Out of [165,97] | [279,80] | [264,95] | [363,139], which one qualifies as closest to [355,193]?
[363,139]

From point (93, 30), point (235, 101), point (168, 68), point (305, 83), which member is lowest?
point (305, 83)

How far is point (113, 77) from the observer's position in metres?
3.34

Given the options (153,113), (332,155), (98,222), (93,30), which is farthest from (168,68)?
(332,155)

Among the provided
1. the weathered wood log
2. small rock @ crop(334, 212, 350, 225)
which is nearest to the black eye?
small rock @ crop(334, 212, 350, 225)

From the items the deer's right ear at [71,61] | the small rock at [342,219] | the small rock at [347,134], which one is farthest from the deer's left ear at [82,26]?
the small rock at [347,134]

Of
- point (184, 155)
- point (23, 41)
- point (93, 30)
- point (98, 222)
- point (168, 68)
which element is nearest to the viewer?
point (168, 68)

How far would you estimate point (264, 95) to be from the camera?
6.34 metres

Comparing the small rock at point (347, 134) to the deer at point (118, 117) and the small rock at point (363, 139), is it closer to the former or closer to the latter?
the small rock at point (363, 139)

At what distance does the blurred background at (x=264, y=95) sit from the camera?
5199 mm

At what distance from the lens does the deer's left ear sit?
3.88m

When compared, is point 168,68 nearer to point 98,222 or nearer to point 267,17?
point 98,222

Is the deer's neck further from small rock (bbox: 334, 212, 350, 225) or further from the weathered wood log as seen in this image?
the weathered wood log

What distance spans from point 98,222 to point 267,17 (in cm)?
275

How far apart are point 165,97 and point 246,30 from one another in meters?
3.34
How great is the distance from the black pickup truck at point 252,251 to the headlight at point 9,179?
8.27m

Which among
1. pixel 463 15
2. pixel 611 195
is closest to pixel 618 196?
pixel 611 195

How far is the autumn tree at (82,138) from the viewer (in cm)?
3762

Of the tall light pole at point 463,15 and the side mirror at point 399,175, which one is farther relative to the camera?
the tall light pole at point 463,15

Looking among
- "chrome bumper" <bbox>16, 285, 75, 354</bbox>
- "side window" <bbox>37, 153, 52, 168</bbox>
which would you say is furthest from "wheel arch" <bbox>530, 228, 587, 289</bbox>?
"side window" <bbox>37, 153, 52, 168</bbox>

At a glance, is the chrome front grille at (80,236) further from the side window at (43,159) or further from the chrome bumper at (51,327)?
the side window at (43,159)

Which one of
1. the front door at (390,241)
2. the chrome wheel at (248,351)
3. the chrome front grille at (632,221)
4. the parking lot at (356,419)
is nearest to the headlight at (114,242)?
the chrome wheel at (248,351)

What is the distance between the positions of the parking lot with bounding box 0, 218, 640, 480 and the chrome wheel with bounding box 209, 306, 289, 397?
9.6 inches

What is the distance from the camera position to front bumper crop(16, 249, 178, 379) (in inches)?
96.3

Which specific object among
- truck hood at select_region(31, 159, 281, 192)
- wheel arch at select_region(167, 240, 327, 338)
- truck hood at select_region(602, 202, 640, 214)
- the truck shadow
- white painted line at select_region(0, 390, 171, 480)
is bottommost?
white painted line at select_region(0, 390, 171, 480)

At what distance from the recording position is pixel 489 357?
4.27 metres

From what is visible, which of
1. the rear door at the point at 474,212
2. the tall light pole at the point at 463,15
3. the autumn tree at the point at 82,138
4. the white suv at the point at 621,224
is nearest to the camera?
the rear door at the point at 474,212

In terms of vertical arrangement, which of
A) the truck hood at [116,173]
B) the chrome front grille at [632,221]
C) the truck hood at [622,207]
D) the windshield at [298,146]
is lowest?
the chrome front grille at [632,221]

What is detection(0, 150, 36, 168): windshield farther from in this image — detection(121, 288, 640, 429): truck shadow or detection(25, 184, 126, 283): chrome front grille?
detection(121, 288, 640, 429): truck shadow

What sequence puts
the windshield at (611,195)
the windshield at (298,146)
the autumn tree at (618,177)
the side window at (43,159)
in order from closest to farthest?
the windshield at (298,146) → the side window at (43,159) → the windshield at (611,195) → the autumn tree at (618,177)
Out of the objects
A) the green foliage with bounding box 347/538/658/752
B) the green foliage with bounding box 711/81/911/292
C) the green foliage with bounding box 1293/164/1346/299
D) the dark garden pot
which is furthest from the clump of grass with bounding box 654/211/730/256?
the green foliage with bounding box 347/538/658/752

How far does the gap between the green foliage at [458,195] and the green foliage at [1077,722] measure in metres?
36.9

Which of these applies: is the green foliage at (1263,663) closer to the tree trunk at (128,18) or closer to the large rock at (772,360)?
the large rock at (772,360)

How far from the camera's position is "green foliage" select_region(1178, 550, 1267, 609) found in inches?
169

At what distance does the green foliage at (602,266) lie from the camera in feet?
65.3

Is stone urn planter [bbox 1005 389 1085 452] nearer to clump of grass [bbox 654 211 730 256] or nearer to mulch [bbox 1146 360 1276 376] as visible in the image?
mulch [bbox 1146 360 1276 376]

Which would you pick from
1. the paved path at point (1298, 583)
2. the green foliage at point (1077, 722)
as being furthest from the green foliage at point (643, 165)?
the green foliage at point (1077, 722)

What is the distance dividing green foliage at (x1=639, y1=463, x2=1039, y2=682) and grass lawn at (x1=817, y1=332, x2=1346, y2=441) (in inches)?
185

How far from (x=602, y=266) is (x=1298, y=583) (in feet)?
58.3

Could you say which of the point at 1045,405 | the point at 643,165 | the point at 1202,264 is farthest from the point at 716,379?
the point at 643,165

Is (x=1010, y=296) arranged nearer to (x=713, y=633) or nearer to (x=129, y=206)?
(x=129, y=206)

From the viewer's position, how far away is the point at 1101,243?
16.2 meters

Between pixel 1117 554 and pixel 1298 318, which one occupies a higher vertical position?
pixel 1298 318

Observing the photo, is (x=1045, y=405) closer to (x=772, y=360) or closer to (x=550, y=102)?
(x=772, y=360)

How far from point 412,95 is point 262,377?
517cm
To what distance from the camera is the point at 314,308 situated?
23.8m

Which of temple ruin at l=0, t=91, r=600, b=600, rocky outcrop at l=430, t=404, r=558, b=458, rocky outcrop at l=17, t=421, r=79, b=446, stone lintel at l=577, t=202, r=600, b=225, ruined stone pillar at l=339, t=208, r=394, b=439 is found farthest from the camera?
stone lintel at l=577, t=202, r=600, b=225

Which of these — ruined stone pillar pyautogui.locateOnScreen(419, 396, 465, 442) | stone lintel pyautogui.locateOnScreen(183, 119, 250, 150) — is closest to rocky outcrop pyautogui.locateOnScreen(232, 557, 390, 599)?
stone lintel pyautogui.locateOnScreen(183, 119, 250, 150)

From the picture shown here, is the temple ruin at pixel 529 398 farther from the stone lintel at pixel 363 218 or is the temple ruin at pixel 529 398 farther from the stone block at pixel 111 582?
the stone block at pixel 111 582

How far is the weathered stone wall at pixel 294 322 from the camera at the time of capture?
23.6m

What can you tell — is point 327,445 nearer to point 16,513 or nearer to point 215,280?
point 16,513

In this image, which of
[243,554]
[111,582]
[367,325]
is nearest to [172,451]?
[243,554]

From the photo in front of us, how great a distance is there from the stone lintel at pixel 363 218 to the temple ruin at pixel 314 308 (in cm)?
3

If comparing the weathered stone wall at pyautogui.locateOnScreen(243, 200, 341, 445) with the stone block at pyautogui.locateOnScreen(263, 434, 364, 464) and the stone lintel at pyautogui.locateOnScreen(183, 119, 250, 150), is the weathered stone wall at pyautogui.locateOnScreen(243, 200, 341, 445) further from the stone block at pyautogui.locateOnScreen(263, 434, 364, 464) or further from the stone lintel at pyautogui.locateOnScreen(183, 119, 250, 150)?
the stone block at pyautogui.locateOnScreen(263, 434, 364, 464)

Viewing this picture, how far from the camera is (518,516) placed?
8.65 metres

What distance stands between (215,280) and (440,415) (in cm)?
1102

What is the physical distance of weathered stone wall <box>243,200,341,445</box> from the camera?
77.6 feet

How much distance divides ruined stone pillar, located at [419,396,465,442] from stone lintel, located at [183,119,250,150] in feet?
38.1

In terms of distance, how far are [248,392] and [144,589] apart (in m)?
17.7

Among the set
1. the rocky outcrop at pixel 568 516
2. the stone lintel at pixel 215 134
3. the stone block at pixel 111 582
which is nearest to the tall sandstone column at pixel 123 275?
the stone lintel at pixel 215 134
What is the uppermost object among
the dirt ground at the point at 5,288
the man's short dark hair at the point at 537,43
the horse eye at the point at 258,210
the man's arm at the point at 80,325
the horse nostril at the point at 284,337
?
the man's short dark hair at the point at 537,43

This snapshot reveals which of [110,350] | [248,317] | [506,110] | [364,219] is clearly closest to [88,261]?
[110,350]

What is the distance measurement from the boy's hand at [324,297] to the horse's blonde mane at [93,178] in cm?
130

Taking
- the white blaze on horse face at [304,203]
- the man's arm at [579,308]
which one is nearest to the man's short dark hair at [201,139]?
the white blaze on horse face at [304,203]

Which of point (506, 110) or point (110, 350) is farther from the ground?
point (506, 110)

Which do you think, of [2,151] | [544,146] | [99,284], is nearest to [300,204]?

### WORK TO BE COMPLETED
Starting with the line with "From point (93, 30), point" and going on through the line with "6.34 metres", write out those lines of the material again with "weathered wood log" swapped for "fallen tree trunk" and nothing else changed.

### WRITTEN ANSWER
From point (93, 30), point (235, 101), point (168, 68), point (305, 83), which member is lowest?
point (305, 83)

How far is point (113, 77) from the observer's position in metres?
3.34

Given the options (153,113), (332,155), (98,222), (93,30), which is farthest from (168,68)?
(332,155)

Among the provided
1. the fallen tree trunk
2. small rock @ crop(334, 212, 350, 225)
which is nearest to the black eye?
small rock @ crop(334, 212, 350, 225)

From the items the deer's right ear at [71,61] | the small rock at [342,219] | the small rock at [347,134], which one is farthest from the deer's left ear at [82,26]?
the small rock at [347,134]

Of
- point (184, 155)
- point (23, 41)
- point (93, 30)
- point (98, 222)
- point (168, 68)
which element is nearest to the viewer?
point (168, 68)

How far would you estimate point (264, 95) to be from the camera?
6.34 metres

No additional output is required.